Mit diesem Ergebnis wurde die Schweiz erneut mit Abstand Europameisterin
der Berufsbildung. Und weltweit ist sie nach China die Nummer zwei. Mit
diesem Glanzresultat haben die Schweizer Berufsleute auch wieder die
leistungsstarken Asiaten Korea und Taiwan hinter sich gelassen.

«Wir wussten nicht, wie wir uns gegenüber den Asiaten einreihen sollten,
jetzt sind wir erleichtert», sagte Christine Davatz, die Vizedirektorin
des Schweizerischen Gewerbeverbandes, die seit 19Jahren die Schweizer
Wettkampfteilnahme betreut. Denn von Mal zu Mal werden die World Skills
Competitions härter.
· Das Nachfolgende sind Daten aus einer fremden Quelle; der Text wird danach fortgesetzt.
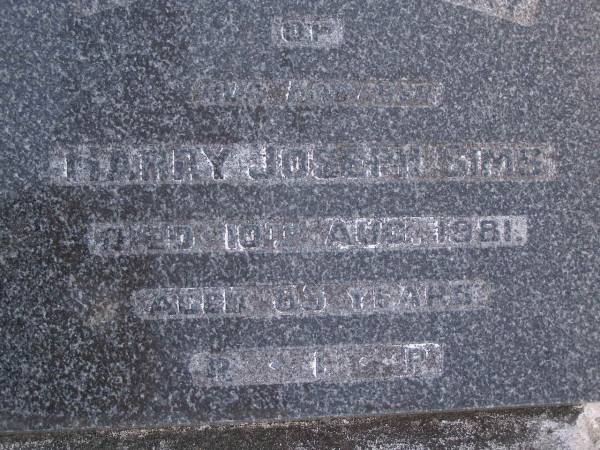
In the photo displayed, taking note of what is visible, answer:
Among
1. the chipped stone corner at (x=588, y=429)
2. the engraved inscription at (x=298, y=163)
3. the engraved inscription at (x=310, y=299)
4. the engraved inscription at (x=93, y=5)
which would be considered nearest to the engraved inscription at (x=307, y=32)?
the engraved inscription at (x=298, y=163)

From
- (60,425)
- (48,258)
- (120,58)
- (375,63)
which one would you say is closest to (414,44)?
(375,63)

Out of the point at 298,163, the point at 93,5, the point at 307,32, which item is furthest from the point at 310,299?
the point at 93,5

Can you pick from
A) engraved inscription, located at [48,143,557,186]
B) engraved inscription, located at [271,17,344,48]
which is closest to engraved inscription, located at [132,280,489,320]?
engraved inscription, located at [48,143,557,186]

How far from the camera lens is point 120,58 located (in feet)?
4.82

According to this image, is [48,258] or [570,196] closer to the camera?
[48,258]

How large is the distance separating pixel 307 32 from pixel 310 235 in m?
0.54

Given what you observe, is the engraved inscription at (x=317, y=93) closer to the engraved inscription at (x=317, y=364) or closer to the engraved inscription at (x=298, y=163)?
the engraved inscription at (x=298, y=163)

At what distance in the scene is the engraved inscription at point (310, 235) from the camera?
1477 mm

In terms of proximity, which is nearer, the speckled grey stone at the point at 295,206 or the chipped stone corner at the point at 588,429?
the speckled grey stone at the point at 295,206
Die asiatischen Berufsleute – sie dürfen nirgends
älter als 22Jahre alt sein – werden immer besser trainiert und immer
mehr auf den neusten Stand der Digitalisierung gebracht. In China und
Korea kümmert sich gar die Regierung um das Training der Teilnehmer, es
dauert zwei volle Jahre. Und wer in Korea eine Goldmedaille heimbringt,
erhält von der Regierung ein Haus als Siegerprämie geschenkt.

China war an den vorletzten Berufsweltmeisterschaften im Jahre 2013 noch
nirgends. An den letzten World Skills 2015 figurierte es noch hinter der
Schweiz auf Platz5. Jetzt ist es Weltspitze und angesichts der harten
Selektion kaum mehr schlagbar. Für die Regierung Chinas gelten die World
Skills als Gradmesser für internationale Konkurrenzfähigkeit und
Innovation. Und sie sieht ihre Berufsleute als Botschafter für die
Performance der Wirtschaft. «Die chinesischen Wettkämpfer werden
sorgfältig selektioniert und top vorbereitet», meint anerkennend ein
Experte aus der Jury, «in Zukunft werden die Chinesen den Standard setzen.»

Deutschland schaffte es mit nur drei Medaillen dagegen nicht unter die
Spitzenränge. Die deutschen Berufsfachleute werden nicht vom
Zentralverband des Deutschen Handwerks – dem Pendant zum Schweizerischen
Gewerbeverband -, sondern von einer unabhängigen, wirtschaftsferneren
Organisation, Worldskills Germany, vorbereitet. In Deutschland gilt
zudem die Berufsbildung nach der Akademisierungswelle als Art
Karrieresackgasse, in der Schweiz gibt es dagegen die Berufsmaturität
und die Höhere Berufsbildung als Aufstiegsleiter.

Die Schweizer Wettkämpfer werden zudem von den Berufsverbänden
vorbereitet. Die Koordination liegt beim Schweizerischen Gewerbeverband.
Auch die Industrieverbände wie zum Beispiel SwissMem bereiten ihre
Wettkämpfer in den industriellen Berufen selber vor. Die Stärke der
Schweiz liegt in ihrer praxisnahen Ausbildung der Lehrlinge und der
jungen Berufsleute. Sie machen ihre duale Berufslehre meist in
wettbewerbsorientierten Firmen und stellen sich früh der Konkurrenz. Das
zahlte sich in Abu Dhabi aus, dort wurden die Projektaufgaben nur in
Englisch vorgelegt, bloss eine mündliche Übersetzungshilfe war zugelassen.

Die zwei Schweizer Landschaftsgärtner/Gartenbauer Benjamin Räber und
Nils Bucher mussten aufgrund eines Plans einer wohl praxisfernen
japanischen Gartenbauarchitektin eine auf Wüstensand basierte
Gartenanlage mit Mauern, Treppen, echten Palmen und Wüstenpflanzen
errichten. Doch wegen Organisationsfehlern bei der Wettkampfleitung
fehlte die Hälfte des nötigen Sands, es fehlten die Folien und die
Abdeckplatten für die Gartenmauern. Trotz Stress wurden die beiden mit
kreativen Lösungen Vizeweltmeister im Landschaftsgartenbau.

Um die Austragungsorte findet mittlerweile ein hartes Ringen statt. Wie
bei den Olympischen Spielen und den Fussballweltmeisterschaften werden
die World Skills Competitions zum Vorzeige-Event von Potentaten. Diesmal
war es der Scheich der Vereinigten Arabischen Emirate; im Jahr 2019 wird
Wladimir Putin im russischen Kasan die World Skills eröffnen und 2021
der chinesische Staatschef in Shanghai.

Die Schweiz musste, wie schon berichtet, ihre Kandidatur für die World
Skills 2021, die in Basel geplant war, zurückziehen. Bundesrat Johann
Schneider-Ammann hatte einen Bundesbeitrag von 30Millionen Franken
beantragt. Doch der Bundesrat schmetterte den Plan ab. Dagegen will er
die Olympischen Winterspiele mit einer Milliarde unterstützen. Nach der
30-Millionen-Pleite zog es Schneider Ammann vor, seinen geplanten
Wettkampf- und Staatsbesuch in Abu Dhabi wieder abzusagen.